Bisnis.com, JAKARTA - Wakil Menteri Energi dan Sumber Daya Mineral Arcandra Tahar menyebutkan dalam upaya memenuhi kebutuhan energi, setiap negara selalu memanfaatkan kearifan lokal.
"Untuk Indonesia sumber energi yang merupakan kearifan lokal adalah energi geothermal atau panas bumi," ujar Arcandra Tahar ketika mengunjungi Pertamina Geothermal Energi (PGE) Area Kamojang.
Melalui keterangan tertulis di Jakarta, yang dikutip Senin (9/1/2017), Arcandra mengungkapkan produksi listrik dari sumber energi panas bumi juga memiliki tingkat keandalan produksi yang stabil dan tidak terpengaruh cuaca.
"Kestabilan ini membuat listrik dari panas bumi bisa menjadi base load penyediaan listrik bagi masyarakat oleh PLN," katanya, Minggu (8/1).
Sebagai base load, lanjutnya, ketika penggunaan listrik berada pada titik terendah, misalnya lebaran, maka Pembangkit Listrik Tenaga Panas bumi (PLTP) tetap hadir dengan kapasitas penuh, sedangkan pembangkit yang menggunakan BBM dan batu bara dimatikan.

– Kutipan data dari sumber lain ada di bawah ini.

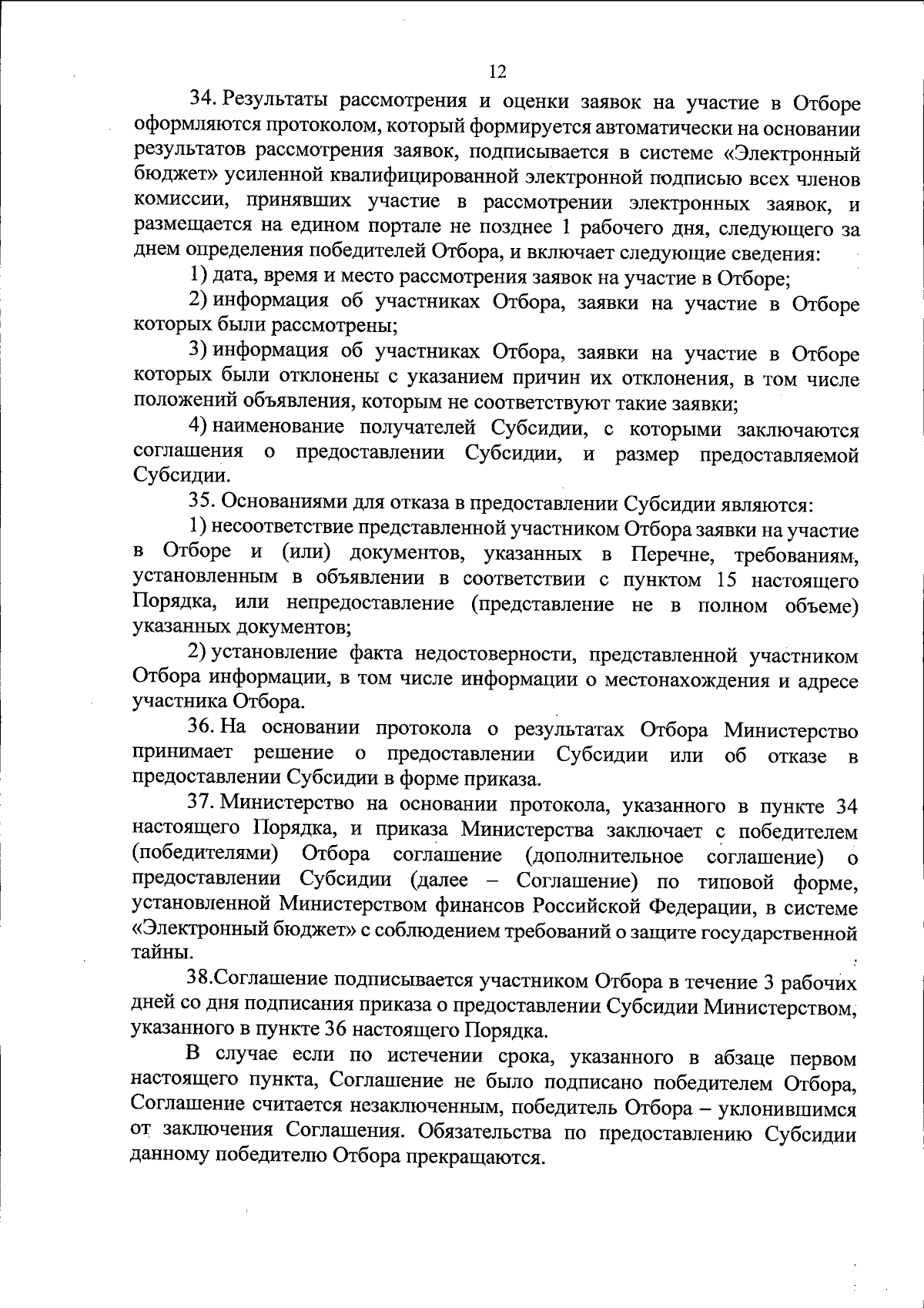 12

34. Результаты рассмотрения и оценки заявок на участие в Отборе оформляются протоколом, который формируется автоматически на основании результатов рассмотрения заявок, подписывается в системе «Электронный бюджет» усиленной квалифицированной электронной подписью всех членов комиссии, принявших участие в рассмотрении электронных заявок, и размещается на едином портале не позднее 1 рабочего дня, следующего за днем определения победителей Отбора, и включает следующие сведения:

1) дата, время и место рассмотрения заявок на участие в Отборе;

2) информация об участниках Отбора, заявки на участие в Отборе которых были рассмотрены;

3) информация об участниках Отбора, заявки на участие в Отборе которых были отклонены с указанием причин их отклонения, в том числе положений объявления, которым не соответствуют такие заявки;

4) наименование получателей Субсидии, с которыми заключаются соглашения о предоставлении Субсидии, и размер предоставляемой Субсидии.

35. Основаниями для отказа в предоставлении Субсидии являются:

1) несоответствие представленной участником Отбора заявки на участие в Отборе и (или) документов, указанных в Перечне, требованиям, установленным в объявлении в соответствии с пунктом 15 настоящего Порядка, или непредоставление (представление не в полном объеме) указанных документов;

2) установление факта недостоверности, представленной участником Отбора информации, в том числе информации о местонахождения и адресе участника Отбора.

36. На основании протокола о результатах Отбора Министерство принимает решение о предоставлении Субсидии или об отказе в предоставлении Субсидии в форме приказа.

37. Министерство на основании протокола, указанного в пункте 34 настоящего Порядка, и приказа Министерства заключает с победителем (победителями) Отбора соглашение (дополнительное соглашение) о предоставлении Субсидии (далее – Соглашение) по типовой форме, установленной Министерством финансов Российской Федерации, в системе «Электронный бюджет» с соблюдением требований о защите государственной тайны.

38.Соглашение подписывается участником Отбора в течение 3 рабочих дней со дня подписания приказа о предоставлении Субсидии Министерством, указанного в пункте 36 настоящего Порядка.

В случае если по истечении срока, указанного в абзаце первом настоящего пункта, Соглашение не было подписано победителем Отбора, Соглашение считается незаключенным, победитель Отбора – уклонившимся от заключения Соглашения. Обязательства по предоставлению Субсидии данному победителю Отбора прекращаются.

Terkait dengan masa depan geothermal, Wamen ESDM mengatakan sesuai Cetak Biru Perencanaan Energi 2005-2025, pada 2025 peran minyak dalam bauran energi dikurangi hingga 30%, sementara penggunaan panas bumi akan dinaikkan, sehingga diharapkan, pembangkit tenaga listrik panas bumi dapat menyumbang 9.500 MW.
Tantangannya, lanjut Acandra, bagaimana membuat harga listrik panas bumi lebih kompetitif dibanding sumber energi lain sehingga hal itu menjadi satu hal yang harus dipikirkan bersama untuk jalan keluarnya.
Data Badan Geologi Departemen Energi dan Sumber Daya Mineral (ESDM) menunjukkan, total potensi panas bumi di Tanah Air mencapai 29 GWe dan menyebar di 265 lokasi. Potensi besar itu membuat 40% sumber daya panas bumi dunia berada di Indonesia. Jika potensi itu diwujudkan, terjadi penghematan bahan bakar minyak (BBM) 1,2 juta barel per hari.
Direktur Operasi PGE Ali Mundakir menyampaikan sampai akhir 2016 kapasitas terpasang yang dimiliki PGE sebesar 537 MW setara listrik. Dari 14 Wilayah Kerja Panas bumi (WKP), terdapat empat area yang sudah berproduksi secara operasi sendiri (own operation), yaitu Area Kamojang (Jawa Barat), Sibayak (Sumatra Utara), Lahendong (Sulawesi Utara), dan Ulubelu (Lampung).
Adapun 5 WKP lain dioperasikan dengan mitra, meliputi WKP Sarulla (Sumatera Utara), Gunung Salak, Darajat, Wayang Windu, ketiganya di Jawa Barat, dan Bedugul di Bali.
Ali menambahkan Area Kamojang merupakan area panas bumi pertama di Indonesia yang diproduksikan secara komersial yang mana pada 1978 berhasil dibangun PLTP Monoblok dengan kapasitas 250 kWe, yang diresmikan Menteri Pertambangan dan Energi saat itu, Subroto.
Produksi secara komersial di Kamojang dimulai sejak 1983 dengan beroperasi Kamojang Unit-1 (30 MW), disusul Unit-2 dan Unit-3 pada 1987 dengan kapasitas masing-masing 55 MW. "Ketiga PLTP tersebut milik Indonesia Power, anak usaha PLN. Dengan demikian PGE menjual uap kepada IP," jelas Ali.
Adapun PLTP Kamojang Unit-4 yang mulai beroperasi 2008 (60 MW) dan PLTP Unit-5 (35 MW) yang mulai beroperasi 2015, dibangun dengan skema total project. Mulai dari tahapan eksplorasi dan pengembangan lapangan uap hingga pembangunan serta pengoperasian PLTP dilakukan PGE. "Listrik yang dihasilkan dijual ke PLN untuk didistribusikan kepada konsumen," tambah Ali.
Dengan demikian, total kapasitas terpasang Area Kamojang sebesar 235 MW setara listrik, dan masuk ke dalam jaringan listrik tegangan tinggi 150 KV Jawa-Bali-Madura (Jamali). Ali menambahkan Area Kamojang sudah enam kali secara berturut-turut meraih penghargaan Proper Emas dari Kementerian Lingkungan Hidup dan Kehutanan (KLHK) periode 2011-2016.